NPS will be more flexible than before this change
In the first NPS, the age limit of investment was fixed for 60 years. That is, money could be deposited only by the age of 60 years. But now this rule has been changed. Now subscribers can withdraw their pension amount at the age of 50 or 55 years. On the other hand, if someone wants to continue investment, then he can deposit money from the age of 60 to 75 years.
Now you will be able to withdraw 80% money
Till now, it was mandatory to impose 40% of the deposits in the Pension Scheme (Annuity) at the time of retirement in NPS. But under the new rules, private sector employees will now have to put only 20% in pension. That is, now they will be able to extract 80% of their money outright on retirement.

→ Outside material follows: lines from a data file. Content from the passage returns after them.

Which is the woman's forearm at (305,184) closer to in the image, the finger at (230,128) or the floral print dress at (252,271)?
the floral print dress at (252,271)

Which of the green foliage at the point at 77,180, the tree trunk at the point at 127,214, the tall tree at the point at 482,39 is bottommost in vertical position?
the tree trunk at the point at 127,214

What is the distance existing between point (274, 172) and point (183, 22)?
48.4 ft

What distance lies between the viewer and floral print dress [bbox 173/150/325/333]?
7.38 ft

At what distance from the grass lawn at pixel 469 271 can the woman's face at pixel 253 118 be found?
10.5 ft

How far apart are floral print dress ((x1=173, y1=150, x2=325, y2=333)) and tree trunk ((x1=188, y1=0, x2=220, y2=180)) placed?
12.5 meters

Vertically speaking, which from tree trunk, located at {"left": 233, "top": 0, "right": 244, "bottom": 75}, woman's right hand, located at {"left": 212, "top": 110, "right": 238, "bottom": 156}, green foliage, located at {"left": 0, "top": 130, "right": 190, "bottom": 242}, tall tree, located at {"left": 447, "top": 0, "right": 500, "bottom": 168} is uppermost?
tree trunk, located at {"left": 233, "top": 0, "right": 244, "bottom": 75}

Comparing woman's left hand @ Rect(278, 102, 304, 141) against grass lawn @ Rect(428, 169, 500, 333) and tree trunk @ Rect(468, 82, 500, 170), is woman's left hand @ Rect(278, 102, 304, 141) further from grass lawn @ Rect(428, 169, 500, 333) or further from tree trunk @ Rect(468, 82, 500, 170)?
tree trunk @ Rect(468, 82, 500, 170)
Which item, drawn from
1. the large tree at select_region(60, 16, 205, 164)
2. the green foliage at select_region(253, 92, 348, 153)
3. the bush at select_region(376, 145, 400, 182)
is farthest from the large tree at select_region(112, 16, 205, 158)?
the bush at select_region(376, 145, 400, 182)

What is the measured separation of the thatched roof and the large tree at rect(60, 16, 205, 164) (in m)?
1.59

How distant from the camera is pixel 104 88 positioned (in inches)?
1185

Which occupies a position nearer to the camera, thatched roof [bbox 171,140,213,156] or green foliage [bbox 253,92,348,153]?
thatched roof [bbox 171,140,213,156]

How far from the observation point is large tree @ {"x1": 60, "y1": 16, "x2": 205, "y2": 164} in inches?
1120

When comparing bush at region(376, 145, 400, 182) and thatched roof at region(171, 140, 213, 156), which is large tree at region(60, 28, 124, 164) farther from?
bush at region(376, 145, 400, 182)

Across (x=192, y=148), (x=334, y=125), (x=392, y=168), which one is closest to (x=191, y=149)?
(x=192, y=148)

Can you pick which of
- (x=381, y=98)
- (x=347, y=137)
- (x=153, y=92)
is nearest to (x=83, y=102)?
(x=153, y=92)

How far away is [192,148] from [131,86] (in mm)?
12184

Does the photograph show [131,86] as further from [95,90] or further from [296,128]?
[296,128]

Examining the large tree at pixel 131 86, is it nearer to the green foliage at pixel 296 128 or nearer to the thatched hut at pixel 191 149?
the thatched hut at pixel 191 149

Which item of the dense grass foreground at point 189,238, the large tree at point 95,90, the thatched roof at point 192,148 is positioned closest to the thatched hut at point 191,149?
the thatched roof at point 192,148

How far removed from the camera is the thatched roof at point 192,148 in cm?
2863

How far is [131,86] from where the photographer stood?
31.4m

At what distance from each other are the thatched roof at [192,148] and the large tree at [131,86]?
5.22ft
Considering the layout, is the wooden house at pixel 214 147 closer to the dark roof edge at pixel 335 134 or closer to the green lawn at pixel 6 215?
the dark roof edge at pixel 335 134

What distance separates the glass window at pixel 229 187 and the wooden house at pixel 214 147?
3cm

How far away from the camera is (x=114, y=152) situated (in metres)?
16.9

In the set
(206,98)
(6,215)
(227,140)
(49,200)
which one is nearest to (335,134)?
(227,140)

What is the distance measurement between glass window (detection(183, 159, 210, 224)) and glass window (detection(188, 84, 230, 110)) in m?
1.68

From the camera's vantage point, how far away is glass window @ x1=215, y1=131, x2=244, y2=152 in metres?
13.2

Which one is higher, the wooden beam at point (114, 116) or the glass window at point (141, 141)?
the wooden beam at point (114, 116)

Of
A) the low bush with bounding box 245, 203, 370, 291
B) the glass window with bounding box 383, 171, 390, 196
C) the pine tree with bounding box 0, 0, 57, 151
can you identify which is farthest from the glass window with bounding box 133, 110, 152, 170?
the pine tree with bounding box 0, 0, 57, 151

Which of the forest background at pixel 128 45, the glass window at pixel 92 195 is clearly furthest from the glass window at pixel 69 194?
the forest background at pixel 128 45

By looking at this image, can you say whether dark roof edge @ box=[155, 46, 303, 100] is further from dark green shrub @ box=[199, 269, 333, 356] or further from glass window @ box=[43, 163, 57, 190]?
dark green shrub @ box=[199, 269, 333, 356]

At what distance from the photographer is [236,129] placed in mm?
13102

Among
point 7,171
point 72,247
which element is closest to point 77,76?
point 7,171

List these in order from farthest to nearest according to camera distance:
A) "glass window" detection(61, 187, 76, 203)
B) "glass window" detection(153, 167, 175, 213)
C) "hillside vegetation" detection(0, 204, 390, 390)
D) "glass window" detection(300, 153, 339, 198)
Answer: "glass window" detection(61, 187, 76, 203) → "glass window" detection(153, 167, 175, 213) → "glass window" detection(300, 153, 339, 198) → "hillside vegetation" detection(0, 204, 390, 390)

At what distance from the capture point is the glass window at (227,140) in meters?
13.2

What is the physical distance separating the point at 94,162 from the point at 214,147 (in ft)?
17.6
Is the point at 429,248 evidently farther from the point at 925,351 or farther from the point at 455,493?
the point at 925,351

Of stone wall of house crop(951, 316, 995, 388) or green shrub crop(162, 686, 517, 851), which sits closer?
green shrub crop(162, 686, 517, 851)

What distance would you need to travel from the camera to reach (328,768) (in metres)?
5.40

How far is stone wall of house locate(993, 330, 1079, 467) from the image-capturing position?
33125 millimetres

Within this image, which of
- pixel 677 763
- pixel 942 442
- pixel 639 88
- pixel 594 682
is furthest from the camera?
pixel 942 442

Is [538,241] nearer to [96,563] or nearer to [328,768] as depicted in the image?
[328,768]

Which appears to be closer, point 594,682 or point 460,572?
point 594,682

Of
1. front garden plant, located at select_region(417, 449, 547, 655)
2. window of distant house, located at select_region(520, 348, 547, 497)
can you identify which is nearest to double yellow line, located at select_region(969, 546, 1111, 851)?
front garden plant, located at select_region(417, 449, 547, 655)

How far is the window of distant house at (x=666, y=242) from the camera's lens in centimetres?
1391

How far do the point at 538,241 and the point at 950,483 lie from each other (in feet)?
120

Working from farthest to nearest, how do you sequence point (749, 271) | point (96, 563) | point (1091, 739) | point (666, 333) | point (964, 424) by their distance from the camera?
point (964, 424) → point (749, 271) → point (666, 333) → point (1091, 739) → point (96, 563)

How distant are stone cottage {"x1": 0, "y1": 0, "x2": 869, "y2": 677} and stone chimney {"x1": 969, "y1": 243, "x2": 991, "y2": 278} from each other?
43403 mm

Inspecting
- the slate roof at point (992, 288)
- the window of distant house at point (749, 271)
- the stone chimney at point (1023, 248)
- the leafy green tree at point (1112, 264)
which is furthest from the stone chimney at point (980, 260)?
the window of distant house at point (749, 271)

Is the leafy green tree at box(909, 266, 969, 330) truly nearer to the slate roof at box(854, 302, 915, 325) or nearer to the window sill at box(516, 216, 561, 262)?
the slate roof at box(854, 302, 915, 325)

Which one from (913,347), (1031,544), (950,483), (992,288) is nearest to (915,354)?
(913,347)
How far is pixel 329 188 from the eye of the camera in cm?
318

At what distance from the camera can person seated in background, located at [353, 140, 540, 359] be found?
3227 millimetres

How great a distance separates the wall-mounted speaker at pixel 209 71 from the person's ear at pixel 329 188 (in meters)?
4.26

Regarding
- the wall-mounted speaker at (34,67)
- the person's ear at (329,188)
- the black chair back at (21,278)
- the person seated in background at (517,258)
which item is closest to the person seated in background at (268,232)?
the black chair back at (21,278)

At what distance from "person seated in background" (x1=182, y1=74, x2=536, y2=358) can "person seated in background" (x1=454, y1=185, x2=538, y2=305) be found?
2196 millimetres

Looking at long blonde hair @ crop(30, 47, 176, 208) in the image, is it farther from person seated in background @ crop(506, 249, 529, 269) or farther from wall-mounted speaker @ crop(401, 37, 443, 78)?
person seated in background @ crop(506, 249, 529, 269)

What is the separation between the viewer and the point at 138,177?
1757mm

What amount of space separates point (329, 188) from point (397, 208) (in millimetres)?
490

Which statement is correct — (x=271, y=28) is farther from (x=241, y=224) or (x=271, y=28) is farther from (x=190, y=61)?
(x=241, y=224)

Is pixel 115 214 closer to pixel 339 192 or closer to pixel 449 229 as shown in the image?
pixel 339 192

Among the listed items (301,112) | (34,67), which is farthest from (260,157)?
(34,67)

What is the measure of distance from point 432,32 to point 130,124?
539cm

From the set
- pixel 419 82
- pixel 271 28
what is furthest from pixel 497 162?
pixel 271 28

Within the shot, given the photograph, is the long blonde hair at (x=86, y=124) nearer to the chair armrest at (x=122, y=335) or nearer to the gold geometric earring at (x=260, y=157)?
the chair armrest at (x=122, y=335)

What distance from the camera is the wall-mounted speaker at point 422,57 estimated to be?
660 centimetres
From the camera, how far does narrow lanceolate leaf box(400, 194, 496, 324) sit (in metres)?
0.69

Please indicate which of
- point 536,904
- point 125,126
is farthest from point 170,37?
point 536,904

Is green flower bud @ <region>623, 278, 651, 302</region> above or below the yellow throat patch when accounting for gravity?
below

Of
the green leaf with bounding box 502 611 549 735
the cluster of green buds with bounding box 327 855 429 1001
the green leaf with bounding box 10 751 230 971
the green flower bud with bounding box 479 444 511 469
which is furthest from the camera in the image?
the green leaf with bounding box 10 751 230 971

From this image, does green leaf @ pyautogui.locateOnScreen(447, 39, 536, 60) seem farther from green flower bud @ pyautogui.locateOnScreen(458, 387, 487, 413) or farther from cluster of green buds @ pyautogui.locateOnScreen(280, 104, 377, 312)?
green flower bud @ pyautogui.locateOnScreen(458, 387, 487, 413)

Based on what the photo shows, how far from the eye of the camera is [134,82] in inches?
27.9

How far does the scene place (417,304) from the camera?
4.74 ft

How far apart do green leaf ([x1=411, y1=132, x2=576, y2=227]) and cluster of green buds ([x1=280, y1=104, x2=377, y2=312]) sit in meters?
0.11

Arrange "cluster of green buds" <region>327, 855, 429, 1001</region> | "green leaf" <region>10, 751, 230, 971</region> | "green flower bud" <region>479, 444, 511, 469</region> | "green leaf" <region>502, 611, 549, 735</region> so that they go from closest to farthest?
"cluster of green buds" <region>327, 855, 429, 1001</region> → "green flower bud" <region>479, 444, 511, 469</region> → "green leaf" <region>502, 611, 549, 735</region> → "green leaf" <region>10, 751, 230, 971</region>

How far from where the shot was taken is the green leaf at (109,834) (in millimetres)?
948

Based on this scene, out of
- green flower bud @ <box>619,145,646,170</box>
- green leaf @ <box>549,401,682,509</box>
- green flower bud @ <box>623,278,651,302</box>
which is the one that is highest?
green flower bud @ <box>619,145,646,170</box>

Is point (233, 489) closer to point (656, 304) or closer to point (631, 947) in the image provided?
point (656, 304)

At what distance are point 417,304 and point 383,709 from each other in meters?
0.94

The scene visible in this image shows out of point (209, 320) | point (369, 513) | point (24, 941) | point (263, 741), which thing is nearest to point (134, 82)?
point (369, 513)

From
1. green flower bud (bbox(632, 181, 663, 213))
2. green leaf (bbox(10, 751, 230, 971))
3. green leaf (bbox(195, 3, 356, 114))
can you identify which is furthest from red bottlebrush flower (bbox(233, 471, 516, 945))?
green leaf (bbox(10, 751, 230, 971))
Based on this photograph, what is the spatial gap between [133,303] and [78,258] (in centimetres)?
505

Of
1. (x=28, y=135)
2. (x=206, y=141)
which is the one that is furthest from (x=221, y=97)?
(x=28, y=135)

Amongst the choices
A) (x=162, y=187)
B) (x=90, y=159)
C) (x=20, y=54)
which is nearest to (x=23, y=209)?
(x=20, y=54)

However, 40% imperative will still continue for government employees.
Partial withdrawal exemption now up to 6 times
In the old rules, partial withdrawal could be done only three times during the investment period from the NPS account and each time the amount of withdrawal should have been more than the previous time. Now this limit has been increased to six times. This will give investors easy access to their money at the time of need.
New 15 -year new scheme starts
Till now NPS was seen as long -term investment. But now a 15 -year plan is being started for private sector employees and people associated with self -employment. With this, people will also be able to join those who want to make retirement scheme for a short time.
Now pension will be avoided for 85 years
The maximum age limit for taking pension from NPS or withdrawing money has been increased from 75 years to 85 years. That is, now any person can avoid the start of his pension by the age of 85 years. With this, the elderly will get the option to increase capital for a long time.
Freelancer, digital workers will also get benefit
The government believes that these changes will prove to be extremely beneficial for digital platforms, freelancers and their own employment. People who were still deprived of retirement benefits due to not being associated with any company, will now be able to plan a safe future through NPS.
Corporate staff will also get direct benefit
New schemes will also be helpful for corporate staff whose companies contribute under NPS. Now the contribution of both employer and employee can be connected more easily, which will make the retirement funds stronger.
Agents will be able to charge fee only to the fixed limit
It has been clearly stated in the circular that pension funds working under NPS (PF) will be allowed to charge a maximum of 0.3% of AUM (total investment). This fee will include fund management fees (IMF) and distribution fee to agents. All charges will be fixed and approved by PFRDA.
Security will remain the same as before
Even though new investment options are being given in NPS, but the rules related to security will remain the same. Investors will be given complete information about their returns and risk in a transparent manner, so that they can take a decision wisely. Pension accounts will also be portable, that is, if you want, you can easily transfer your account with any pension fund manager.